At 11 years old, we’re watching Facebook do something that’s familiar: changing. But this time it’s not your profile and privacy settings that are being updated.
For about a week now, the company’s new ‘Friends’ ads have been playing and posted in and around Toronto and Vancouver.
As the Toronto Star points out, these ads might be evidence the company understands its user base is growing up. After all, the world’s largest social network hasn’t been a secret among college kids for a long time.
The televised ads feature people across all age groups at weddings, on road trips, and having kids. Major life events and the things we do everyday with friends take centre stage in the new series of advertisements.
And then there’s the way Facebook shares the ads on their regional page. One of the ads posted on the 28th asks viewers to share with a ‘childhood friend they haven’t seen in years’. Another ad shows two older men laughing on a bench, and says ‘Friends get better with age’.
Although a few of the ads are the same as the ones we see over here, a similar campaign in the UK features some ads that aren’t on Facebook’s Canadian page, but send the same message. An ad posted in March says ‘things will get out of hand when the Party Friends show up’ and features two older women doing the twist around a jukebox.
So while they might be cute and make you think back on years past, whether or not the campaigns make sense is up for debate. Facebook is huge here; with estimates that half of the country uses Facebook and about a quarter of Canadians use the app on their phones.
This year, estimates are that 18.5 million Canadians are on Facebook. And that number is expected to grow steadily over the next few years.
On the other hand, there’s no sale being advertised, no ask to ‘buy now’ or become more involved in Facebook. The ads feel familiar enough: a narrator saying things that sound convincing over music we recognize, but then what’s the point?
This is vastly different from other Facebook advertisements out in Canada and Australia for the company’s non-profit initiative to get Internet access to parts of the world that aren’t connected (Internet.org). Ads for this campaign are about how being connected helps improve our world.

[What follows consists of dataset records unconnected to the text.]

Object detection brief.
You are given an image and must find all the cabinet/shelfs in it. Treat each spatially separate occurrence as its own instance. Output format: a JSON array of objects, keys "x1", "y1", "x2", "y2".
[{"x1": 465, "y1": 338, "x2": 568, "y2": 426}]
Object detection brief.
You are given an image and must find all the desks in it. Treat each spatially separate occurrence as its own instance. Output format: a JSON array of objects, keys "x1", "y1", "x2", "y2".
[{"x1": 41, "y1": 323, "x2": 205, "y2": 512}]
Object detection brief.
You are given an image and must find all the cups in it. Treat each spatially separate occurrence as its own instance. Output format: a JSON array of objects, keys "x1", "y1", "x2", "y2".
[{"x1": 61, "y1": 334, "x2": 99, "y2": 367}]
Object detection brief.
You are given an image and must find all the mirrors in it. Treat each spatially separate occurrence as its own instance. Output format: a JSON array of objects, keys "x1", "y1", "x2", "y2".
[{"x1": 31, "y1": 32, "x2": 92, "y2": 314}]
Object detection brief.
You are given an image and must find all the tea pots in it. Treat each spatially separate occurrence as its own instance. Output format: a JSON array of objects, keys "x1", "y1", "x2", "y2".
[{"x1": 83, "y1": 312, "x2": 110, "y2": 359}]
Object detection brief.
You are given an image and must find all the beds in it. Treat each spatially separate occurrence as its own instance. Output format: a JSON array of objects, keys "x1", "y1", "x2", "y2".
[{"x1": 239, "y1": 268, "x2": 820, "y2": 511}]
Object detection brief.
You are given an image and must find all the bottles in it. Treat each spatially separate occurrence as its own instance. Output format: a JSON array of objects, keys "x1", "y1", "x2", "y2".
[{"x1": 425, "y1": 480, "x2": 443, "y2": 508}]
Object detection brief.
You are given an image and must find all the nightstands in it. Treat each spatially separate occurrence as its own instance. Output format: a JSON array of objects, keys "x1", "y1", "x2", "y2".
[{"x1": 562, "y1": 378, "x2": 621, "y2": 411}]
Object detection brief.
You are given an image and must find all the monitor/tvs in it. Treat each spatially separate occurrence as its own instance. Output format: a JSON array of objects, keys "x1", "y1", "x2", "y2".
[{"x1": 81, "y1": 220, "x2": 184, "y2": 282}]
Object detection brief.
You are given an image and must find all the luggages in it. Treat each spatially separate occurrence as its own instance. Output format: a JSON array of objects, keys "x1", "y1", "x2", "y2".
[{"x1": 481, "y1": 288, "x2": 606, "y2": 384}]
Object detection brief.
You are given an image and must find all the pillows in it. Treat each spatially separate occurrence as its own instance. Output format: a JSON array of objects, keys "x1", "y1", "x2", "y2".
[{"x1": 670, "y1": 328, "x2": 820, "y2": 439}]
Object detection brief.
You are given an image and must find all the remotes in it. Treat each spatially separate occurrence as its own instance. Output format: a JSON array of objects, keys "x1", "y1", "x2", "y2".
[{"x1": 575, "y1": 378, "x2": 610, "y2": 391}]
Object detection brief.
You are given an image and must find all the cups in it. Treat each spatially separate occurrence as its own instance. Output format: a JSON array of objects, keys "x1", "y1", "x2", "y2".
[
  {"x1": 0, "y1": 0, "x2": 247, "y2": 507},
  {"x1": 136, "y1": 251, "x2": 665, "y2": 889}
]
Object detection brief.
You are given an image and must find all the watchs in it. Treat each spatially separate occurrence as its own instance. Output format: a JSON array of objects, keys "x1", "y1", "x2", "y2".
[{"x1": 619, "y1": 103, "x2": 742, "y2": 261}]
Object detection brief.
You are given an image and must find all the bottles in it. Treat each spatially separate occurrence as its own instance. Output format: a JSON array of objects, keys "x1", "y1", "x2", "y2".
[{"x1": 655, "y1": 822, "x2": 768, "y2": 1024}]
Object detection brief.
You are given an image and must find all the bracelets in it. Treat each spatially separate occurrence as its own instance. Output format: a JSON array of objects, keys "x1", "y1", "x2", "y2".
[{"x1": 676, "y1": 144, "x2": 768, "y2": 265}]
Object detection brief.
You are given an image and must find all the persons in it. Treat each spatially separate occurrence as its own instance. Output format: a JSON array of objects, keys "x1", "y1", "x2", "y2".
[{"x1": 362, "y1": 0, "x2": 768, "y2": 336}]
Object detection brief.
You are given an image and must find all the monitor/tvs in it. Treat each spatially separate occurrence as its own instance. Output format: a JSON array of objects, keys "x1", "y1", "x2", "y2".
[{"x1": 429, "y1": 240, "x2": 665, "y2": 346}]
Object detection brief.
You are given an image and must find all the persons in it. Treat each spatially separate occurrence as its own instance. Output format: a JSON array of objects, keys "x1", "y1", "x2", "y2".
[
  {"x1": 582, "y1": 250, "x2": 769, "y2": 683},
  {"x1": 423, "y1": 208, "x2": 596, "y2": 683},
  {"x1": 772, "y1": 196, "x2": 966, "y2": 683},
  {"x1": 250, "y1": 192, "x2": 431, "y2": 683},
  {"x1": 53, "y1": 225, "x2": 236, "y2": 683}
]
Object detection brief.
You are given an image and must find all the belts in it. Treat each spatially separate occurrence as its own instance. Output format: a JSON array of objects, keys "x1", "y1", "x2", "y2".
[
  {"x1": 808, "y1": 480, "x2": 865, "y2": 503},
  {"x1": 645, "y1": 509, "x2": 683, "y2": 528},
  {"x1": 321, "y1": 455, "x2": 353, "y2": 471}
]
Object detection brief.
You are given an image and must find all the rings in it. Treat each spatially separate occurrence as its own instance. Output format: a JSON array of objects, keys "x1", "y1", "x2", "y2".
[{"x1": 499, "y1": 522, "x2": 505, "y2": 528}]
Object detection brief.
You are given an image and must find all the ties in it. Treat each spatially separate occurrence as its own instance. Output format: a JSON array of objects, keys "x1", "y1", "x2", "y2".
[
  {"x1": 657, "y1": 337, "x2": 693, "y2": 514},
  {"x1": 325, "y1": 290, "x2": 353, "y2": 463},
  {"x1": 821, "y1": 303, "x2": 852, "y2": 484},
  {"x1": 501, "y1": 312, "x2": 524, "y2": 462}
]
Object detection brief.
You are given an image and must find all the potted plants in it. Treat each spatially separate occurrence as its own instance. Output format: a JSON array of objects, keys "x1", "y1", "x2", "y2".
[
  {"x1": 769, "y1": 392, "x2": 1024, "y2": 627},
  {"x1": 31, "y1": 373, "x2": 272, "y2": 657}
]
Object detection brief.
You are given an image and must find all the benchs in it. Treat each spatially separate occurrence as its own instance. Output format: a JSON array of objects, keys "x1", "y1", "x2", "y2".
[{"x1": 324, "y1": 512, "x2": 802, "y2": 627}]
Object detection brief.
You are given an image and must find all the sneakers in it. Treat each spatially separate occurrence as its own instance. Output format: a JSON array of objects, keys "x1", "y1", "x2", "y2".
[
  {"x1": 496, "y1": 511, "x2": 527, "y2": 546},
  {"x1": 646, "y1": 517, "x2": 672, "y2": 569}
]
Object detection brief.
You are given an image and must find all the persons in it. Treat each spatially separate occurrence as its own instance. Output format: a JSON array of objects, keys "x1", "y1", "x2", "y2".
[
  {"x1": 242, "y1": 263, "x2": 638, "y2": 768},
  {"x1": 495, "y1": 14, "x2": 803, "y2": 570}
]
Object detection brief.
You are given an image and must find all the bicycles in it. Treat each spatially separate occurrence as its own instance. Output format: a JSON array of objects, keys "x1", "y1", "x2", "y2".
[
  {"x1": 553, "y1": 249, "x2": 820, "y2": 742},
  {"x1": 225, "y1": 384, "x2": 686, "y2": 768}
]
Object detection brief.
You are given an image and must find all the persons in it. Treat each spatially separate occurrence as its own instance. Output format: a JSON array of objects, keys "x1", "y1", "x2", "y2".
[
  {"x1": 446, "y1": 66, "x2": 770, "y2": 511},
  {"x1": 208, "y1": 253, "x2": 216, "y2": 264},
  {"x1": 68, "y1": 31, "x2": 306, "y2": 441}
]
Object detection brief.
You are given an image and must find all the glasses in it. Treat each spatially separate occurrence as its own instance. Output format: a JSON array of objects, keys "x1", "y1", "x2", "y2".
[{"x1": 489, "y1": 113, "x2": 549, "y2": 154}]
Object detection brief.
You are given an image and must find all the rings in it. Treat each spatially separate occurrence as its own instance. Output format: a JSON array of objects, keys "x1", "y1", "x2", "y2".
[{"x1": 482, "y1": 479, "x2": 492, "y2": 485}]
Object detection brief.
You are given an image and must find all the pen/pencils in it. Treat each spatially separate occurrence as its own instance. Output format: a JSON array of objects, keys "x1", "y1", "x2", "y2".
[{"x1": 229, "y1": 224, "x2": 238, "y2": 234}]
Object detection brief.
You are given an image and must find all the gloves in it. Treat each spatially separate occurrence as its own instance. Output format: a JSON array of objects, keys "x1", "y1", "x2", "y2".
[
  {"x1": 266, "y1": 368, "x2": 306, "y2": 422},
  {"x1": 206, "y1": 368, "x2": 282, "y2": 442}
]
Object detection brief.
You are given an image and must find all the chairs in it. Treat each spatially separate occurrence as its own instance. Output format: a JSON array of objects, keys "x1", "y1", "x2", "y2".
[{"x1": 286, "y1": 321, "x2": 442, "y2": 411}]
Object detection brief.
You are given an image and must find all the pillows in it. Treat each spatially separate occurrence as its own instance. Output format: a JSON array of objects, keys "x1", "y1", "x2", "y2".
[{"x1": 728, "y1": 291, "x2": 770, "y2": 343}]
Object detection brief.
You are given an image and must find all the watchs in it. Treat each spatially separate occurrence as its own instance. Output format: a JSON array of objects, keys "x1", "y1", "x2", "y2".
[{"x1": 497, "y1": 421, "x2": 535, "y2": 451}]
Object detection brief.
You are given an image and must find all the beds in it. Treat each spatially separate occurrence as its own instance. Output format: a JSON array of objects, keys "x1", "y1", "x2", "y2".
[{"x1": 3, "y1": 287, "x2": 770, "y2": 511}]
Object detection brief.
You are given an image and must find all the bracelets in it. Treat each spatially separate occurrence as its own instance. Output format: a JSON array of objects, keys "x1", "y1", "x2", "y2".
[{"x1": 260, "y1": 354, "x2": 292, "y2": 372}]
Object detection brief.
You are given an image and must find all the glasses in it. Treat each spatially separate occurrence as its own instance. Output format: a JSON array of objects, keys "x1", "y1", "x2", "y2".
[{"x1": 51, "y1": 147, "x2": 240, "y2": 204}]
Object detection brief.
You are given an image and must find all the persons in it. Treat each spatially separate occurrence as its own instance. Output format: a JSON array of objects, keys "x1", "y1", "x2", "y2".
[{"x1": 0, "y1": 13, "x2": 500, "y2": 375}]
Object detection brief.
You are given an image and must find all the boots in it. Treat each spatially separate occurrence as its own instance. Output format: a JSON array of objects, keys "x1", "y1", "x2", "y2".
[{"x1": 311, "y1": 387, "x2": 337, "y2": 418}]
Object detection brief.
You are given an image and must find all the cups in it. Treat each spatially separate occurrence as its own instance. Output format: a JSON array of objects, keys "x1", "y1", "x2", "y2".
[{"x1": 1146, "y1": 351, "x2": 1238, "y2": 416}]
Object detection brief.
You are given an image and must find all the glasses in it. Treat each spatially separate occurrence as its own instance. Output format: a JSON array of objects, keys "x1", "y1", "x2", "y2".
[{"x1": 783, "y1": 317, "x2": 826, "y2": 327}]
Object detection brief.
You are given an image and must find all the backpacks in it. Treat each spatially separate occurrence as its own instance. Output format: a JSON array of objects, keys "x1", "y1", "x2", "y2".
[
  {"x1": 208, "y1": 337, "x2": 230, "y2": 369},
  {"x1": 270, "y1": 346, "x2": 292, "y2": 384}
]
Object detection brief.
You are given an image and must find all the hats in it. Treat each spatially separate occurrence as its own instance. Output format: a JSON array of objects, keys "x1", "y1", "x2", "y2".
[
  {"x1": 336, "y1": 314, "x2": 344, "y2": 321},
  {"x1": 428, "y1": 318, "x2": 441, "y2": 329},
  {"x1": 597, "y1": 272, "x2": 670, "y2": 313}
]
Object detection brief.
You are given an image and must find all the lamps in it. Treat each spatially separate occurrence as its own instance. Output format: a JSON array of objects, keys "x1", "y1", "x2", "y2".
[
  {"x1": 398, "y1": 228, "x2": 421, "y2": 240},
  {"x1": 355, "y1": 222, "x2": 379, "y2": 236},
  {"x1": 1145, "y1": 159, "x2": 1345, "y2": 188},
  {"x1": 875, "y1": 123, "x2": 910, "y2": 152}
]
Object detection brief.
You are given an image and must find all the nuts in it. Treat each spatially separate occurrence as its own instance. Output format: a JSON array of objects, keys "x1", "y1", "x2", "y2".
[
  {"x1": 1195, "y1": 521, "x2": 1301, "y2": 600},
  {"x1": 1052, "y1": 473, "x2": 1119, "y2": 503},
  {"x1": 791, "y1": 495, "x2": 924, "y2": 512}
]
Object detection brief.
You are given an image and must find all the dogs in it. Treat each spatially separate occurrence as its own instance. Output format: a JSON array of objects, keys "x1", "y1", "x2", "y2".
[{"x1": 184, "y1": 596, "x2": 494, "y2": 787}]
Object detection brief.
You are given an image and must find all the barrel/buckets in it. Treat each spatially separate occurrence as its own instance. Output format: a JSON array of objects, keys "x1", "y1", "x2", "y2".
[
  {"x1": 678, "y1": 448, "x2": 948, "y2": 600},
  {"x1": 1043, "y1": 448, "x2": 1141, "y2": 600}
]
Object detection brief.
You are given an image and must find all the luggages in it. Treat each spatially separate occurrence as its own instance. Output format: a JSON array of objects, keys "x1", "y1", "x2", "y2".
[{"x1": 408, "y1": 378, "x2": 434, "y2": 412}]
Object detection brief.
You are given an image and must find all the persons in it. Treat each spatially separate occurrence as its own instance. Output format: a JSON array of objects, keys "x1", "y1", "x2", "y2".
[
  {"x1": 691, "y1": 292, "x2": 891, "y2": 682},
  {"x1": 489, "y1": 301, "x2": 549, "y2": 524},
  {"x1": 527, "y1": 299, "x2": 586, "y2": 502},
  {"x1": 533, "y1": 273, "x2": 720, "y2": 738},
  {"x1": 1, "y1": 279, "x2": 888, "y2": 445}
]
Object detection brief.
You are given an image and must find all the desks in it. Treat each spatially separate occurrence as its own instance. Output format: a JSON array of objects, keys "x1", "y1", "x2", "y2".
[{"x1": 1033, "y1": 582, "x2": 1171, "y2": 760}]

At face value the ‘Friends’ ads seem to be created solely for warm and fuzzy feelings. And by including older men and women, the ads suggest Facebook wants to appeal to a part of its network that’s growing daily.
One reason behind the advertisements could be to remind people of what Facebook is all about – connecting with friends.
But if Canadians are such avid users of the platform, are ads celebrating friendship really necessary?
At the very least the comments and articles about the ads (like this one) show that the campaign is starting some conversation.